Posted by: jamie | November 21, 2012 at 09:01 PM
And that is precisely the book i was rambling on about - worth reading then?
Posted by: Richard J | November 21, 2012 at 09:34 PM
Football and tax fans - by the way, I'd hold off on the hubris if we're a Rangers fan. Polite disbelief in the verdict is a common view among my colleagues (including me, sadly) who've read the full judgment.
Posted by: Richard J | November 21, 2012 at 09:37 PM
It was a *First Tier* Tribunal decision Richard. Even from the unfathomable depths of my tax ignorance it did occur that the clue might be in the name....
Posted by: CMcM | November 21, 2012 at 10:00 PM
True, but there is a question about the worth of appealing against a bankrupt company... That said, it's not just Rangers that it matters too - it's a fairly open secret lots of other clubs are in the same position and they were used as a test case to take to litigation (being in HMRC's view the worst offender)
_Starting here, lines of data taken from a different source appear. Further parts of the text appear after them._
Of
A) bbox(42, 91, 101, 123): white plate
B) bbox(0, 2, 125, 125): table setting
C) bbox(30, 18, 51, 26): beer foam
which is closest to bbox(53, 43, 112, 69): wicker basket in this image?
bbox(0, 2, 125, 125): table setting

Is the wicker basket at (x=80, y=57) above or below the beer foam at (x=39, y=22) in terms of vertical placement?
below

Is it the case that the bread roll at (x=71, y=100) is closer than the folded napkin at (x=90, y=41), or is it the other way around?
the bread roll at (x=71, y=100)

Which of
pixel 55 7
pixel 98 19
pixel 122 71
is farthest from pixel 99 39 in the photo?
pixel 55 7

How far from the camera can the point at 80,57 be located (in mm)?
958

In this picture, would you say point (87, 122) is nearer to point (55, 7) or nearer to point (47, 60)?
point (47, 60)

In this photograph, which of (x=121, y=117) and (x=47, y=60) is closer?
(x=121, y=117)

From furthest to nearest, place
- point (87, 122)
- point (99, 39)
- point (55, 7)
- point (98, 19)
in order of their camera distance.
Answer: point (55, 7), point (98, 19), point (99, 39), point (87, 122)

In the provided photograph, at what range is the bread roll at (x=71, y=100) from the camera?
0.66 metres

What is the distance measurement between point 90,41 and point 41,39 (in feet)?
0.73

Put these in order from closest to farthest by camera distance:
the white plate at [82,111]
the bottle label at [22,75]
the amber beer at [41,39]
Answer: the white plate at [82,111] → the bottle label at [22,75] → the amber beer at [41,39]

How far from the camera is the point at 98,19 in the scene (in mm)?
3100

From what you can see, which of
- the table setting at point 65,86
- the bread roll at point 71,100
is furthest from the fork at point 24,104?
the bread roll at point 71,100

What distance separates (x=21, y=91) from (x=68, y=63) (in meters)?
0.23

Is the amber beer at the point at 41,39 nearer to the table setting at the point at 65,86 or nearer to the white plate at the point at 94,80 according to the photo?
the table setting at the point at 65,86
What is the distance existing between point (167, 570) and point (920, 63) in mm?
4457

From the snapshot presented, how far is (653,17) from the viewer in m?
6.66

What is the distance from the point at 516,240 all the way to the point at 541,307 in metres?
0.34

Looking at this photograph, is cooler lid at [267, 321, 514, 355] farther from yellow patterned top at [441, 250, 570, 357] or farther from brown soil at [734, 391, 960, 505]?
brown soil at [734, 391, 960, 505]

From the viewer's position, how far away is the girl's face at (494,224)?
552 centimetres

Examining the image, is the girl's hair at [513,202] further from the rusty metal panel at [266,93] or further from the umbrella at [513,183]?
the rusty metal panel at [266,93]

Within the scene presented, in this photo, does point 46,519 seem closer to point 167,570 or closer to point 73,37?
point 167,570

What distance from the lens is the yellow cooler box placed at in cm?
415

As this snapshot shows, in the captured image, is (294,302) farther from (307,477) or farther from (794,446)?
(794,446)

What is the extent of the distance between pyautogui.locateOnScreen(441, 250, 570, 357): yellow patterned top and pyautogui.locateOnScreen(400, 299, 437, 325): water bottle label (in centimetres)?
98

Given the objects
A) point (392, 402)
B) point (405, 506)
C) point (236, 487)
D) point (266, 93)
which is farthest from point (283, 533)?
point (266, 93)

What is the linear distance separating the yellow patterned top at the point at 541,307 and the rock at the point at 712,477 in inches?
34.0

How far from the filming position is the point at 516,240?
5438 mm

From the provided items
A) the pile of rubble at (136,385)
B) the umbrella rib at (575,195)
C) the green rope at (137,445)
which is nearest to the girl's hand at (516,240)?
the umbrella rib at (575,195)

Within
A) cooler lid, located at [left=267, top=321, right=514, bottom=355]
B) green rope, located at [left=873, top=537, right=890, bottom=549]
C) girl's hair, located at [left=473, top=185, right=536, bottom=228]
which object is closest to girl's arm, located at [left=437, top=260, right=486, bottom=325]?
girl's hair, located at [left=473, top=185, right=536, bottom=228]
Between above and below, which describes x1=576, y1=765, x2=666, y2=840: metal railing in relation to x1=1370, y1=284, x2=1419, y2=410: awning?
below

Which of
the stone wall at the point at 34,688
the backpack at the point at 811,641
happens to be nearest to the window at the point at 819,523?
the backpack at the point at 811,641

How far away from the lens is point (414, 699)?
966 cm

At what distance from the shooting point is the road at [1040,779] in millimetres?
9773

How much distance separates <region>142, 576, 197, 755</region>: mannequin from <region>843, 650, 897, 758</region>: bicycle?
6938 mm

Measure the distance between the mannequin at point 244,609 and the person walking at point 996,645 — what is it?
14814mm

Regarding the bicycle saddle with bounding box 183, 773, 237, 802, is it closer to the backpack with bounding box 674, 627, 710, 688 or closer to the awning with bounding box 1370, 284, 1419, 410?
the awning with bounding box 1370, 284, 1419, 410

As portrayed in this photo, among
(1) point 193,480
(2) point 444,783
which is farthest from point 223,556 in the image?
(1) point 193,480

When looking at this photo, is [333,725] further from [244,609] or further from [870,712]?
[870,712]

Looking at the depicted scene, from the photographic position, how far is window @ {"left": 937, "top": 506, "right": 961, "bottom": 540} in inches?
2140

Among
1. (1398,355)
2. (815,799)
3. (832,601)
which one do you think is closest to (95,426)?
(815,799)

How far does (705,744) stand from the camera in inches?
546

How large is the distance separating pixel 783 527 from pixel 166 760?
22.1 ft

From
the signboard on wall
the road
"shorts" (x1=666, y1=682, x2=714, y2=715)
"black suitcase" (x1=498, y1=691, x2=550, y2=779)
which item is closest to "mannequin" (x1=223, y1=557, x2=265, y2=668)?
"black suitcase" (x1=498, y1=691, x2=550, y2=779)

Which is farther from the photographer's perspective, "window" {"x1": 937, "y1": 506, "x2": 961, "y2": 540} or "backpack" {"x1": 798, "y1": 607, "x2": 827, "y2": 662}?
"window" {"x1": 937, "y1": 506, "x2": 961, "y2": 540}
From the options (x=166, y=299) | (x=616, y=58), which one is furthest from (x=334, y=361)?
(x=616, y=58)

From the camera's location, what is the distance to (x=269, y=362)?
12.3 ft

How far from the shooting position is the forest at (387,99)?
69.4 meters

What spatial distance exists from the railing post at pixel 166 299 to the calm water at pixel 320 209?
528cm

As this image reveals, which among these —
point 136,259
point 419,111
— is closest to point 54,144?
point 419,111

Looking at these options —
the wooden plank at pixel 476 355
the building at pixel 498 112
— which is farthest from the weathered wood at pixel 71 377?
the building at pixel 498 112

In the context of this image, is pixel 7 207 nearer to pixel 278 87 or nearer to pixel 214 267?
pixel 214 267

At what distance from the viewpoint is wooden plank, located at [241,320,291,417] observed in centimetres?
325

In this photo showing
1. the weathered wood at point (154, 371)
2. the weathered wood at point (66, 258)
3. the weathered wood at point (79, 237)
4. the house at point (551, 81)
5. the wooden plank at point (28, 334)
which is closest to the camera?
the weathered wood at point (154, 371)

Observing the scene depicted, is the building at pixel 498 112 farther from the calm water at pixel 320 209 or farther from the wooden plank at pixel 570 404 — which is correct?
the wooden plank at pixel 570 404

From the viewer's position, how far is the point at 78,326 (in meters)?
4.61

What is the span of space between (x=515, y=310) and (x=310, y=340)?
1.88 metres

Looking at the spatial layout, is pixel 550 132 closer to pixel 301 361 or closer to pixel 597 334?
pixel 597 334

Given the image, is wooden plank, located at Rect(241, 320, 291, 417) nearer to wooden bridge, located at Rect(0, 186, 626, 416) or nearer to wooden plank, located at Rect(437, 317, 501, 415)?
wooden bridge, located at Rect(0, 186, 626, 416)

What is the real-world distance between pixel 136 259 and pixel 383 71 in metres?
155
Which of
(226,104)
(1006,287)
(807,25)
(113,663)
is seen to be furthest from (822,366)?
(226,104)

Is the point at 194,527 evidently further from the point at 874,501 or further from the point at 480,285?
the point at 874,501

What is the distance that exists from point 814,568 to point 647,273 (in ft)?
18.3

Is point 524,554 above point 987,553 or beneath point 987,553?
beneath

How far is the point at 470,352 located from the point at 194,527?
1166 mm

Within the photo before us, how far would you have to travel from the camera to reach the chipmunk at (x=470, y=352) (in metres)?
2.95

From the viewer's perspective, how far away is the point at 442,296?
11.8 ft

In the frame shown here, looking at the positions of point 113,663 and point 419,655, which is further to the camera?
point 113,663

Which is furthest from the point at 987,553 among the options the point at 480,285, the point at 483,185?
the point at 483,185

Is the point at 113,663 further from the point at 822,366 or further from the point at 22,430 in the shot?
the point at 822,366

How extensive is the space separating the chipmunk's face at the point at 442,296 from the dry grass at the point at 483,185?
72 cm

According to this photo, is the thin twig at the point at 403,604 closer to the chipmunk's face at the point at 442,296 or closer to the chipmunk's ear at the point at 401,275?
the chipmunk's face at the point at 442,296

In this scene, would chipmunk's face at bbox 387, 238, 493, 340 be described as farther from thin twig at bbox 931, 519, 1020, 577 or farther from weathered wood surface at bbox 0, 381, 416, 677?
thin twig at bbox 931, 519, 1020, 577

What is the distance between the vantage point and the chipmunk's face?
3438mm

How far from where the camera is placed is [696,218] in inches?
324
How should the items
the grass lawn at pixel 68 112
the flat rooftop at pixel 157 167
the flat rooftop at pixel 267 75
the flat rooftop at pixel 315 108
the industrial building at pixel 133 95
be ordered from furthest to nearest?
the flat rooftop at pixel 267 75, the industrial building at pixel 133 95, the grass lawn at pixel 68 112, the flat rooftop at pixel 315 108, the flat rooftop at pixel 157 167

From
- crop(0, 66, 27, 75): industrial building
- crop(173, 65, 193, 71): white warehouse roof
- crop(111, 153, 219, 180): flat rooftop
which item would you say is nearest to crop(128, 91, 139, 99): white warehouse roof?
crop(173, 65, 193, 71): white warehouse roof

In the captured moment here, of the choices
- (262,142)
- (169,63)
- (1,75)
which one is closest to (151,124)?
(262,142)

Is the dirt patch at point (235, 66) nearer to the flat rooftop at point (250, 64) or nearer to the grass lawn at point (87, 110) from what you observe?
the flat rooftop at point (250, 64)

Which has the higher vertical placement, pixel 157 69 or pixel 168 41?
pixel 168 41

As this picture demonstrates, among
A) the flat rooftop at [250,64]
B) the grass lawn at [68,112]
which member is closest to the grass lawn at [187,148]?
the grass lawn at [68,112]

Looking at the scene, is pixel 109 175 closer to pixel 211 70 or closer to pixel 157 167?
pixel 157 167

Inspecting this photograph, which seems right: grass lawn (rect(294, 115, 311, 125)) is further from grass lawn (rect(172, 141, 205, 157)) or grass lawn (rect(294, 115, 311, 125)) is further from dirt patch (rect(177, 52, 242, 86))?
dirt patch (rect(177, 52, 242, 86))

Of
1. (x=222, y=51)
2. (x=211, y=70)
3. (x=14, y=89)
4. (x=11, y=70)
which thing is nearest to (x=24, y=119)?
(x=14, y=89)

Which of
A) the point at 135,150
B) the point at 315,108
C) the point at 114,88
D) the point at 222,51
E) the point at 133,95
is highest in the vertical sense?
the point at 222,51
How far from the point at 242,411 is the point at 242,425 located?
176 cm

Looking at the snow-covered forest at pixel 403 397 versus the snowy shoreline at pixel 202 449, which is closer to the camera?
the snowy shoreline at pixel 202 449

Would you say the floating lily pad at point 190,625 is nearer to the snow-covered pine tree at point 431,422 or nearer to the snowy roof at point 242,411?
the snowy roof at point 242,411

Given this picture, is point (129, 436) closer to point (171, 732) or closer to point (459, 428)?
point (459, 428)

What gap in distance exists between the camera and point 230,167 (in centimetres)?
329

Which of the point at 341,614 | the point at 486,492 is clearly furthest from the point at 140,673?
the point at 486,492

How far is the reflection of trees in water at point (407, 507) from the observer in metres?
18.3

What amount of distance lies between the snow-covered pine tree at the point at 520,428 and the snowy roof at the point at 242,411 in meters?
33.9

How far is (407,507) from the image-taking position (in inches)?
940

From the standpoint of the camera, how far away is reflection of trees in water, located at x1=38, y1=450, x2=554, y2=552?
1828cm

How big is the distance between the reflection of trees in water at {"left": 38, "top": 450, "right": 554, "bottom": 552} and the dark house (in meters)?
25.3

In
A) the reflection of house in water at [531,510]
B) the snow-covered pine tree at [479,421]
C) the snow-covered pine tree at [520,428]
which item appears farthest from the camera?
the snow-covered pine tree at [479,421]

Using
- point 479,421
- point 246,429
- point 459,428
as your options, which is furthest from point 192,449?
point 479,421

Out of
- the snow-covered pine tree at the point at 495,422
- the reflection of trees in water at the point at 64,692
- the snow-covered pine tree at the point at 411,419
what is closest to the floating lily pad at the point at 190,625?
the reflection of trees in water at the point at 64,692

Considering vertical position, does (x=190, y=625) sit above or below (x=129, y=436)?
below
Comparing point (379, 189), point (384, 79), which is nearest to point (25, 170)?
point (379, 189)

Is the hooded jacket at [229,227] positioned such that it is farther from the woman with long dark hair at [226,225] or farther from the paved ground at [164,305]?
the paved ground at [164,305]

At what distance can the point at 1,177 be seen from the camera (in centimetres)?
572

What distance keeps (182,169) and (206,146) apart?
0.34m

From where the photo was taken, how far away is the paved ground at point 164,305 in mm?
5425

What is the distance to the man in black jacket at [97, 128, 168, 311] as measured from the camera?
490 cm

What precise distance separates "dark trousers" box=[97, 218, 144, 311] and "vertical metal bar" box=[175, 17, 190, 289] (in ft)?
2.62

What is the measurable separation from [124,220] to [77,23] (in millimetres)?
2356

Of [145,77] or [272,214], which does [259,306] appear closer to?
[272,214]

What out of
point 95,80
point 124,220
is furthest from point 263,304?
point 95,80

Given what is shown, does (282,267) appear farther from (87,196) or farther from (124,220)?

Posted by: Richard J | November 21, 2012 at 10:10 PM
"Football isn't a matter of life and death you know..but it's far more important than paying for schools or maintaining the roads" as Bill Shankly never quite said.
As I wander down Paisley Road West of an afternoon it seems that despite administration / bankruptcy etc it's business as usual at Ibrox.
That said, football focussed friends assure me that the matches are now more likely to be against Athletico Brechin or Dynamo Bathgate than Celtic.
But the idea that there isn't a continuous entity called Rangers, which should be held liable for the money it owes us all is, for non lawerly/accountant types, difficult to sustain.
Posted by: Stephen | November 22, 2012 at 07:39 AM
Thanks for the recommendation, jamie and Richard.
Posted by: ajay | November 22, 2012 at 09:21 AM
And the personalities!
don't forget Henry "Scoop" Jackson, who was always consumed with an ambition for US/Chinese alliance. This was presumably out of a shared paranoia about Russia, although of course the whole shared massive-racist-about-the-Japanese thing would have given him some conversation starters.
Posted by: dsquared | November 23, 2012 at 11:03 AM
Spartak Partick. Real Kircaldy. Grasshopper Crianlarich. Hey, this is fun.